The home team's spinners claimed 20 Australian wickets in the first Test in Chennai which India won by eight wickets on Tuesday, and it's reasonable to think a little bit of turn might be part of skipper MS Dhoni's wishlist for the second Test.
Watson played a one-day international at the Rajiv Gandhi venue in November 2009 and scored 93 in Australia's 4-350 which India (347) failed to chase despite Sachin Tendulkar's 175.
The ground has hosted only two Tests.
India played a high-scoring draw against New Zealand in November 2010 and beat the Black Caps by an innings and 115 runs in August 2012.

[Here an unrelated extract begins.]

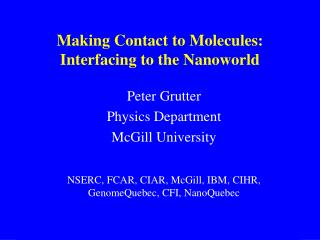 Making Contact to Molecules: Interfacing to the Nanoworld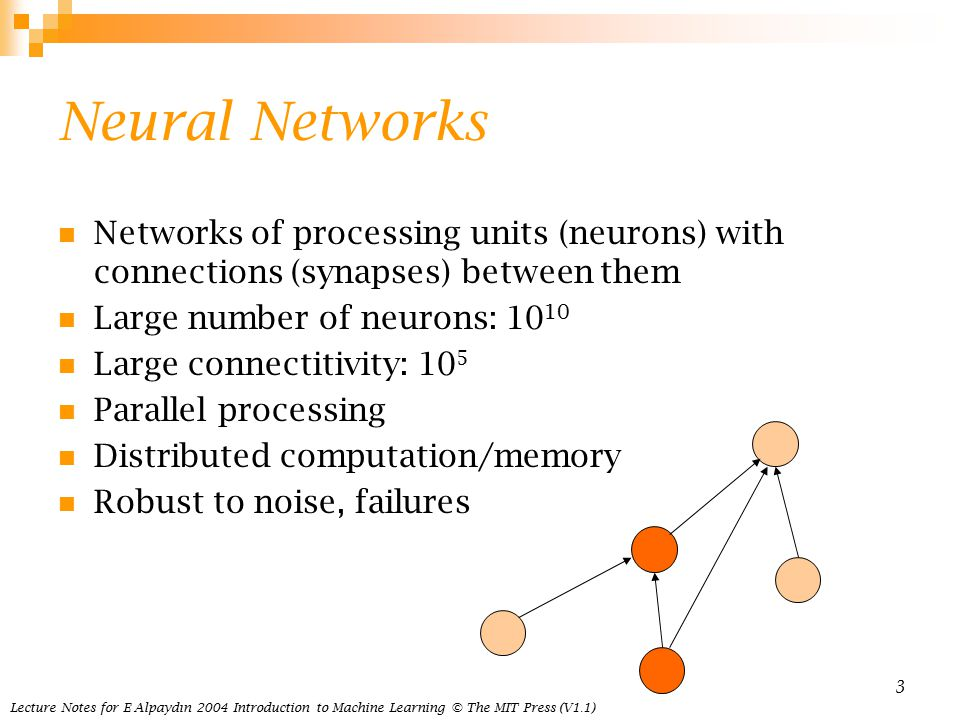 Lecture Notes for E Alpaydın 2004 Introduction to Machine Learning © The MIT Press (V1.1) 3 Neural Networks Networks of processing units (neurons) with connections (synapses) between them Large number of neurons: Large connectitivity: 10 5 Parallel processing Distributed computation/memory Robust to noise, failures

Ravi Ashwin took 6-31 and 6-54 in last year's New Zealand clash and, having bagged 12 wickets in the Chennai Test against Australia, the offspinner will be the key weapon for India in Hyderabad.
"I've played quite a bit of one-day and Twenty20 cricket here and, in those matches, it's as close as you get to the Gabba around the world," Watson told reporters on Thursday.

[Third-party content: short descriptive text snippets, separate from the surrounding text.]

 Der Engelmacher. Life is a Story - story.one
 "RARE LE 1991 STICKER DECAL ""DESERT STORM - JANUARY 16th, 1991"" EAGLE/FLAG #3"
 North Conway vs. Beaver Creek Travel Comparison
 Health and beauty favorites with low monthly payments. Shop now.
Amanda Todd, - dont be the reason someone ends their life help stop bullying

"It's a beautiful wicket. There's true pace and bounce in the wicket so I'm not sure if we're going to get that exactly.
"I played a one-dayer here where I think we got 350 when Sachin got a big score as well and it was a beautiful wicket."
Australia's squad -- minus opening batsman David Warner who is still suffering a gastro complaint -- trained at the ground on Thursday and saw a dry-looking pitch already starting to crack at one end.
"That (form of Ashwin) suggests the wicket is not like the one-day and Twenty20 wickets," Watson said.
"There's less chance of it being like the Gabba.
"Like Chennai was, they play very well in those conditions when the ball is turning.
"They've also got the make-up of the side (with three spinners) to be able to make the most of those conditions as well.
"It would not surprise me if the wicket is a bit more conducive to spin bowling than fast bowling."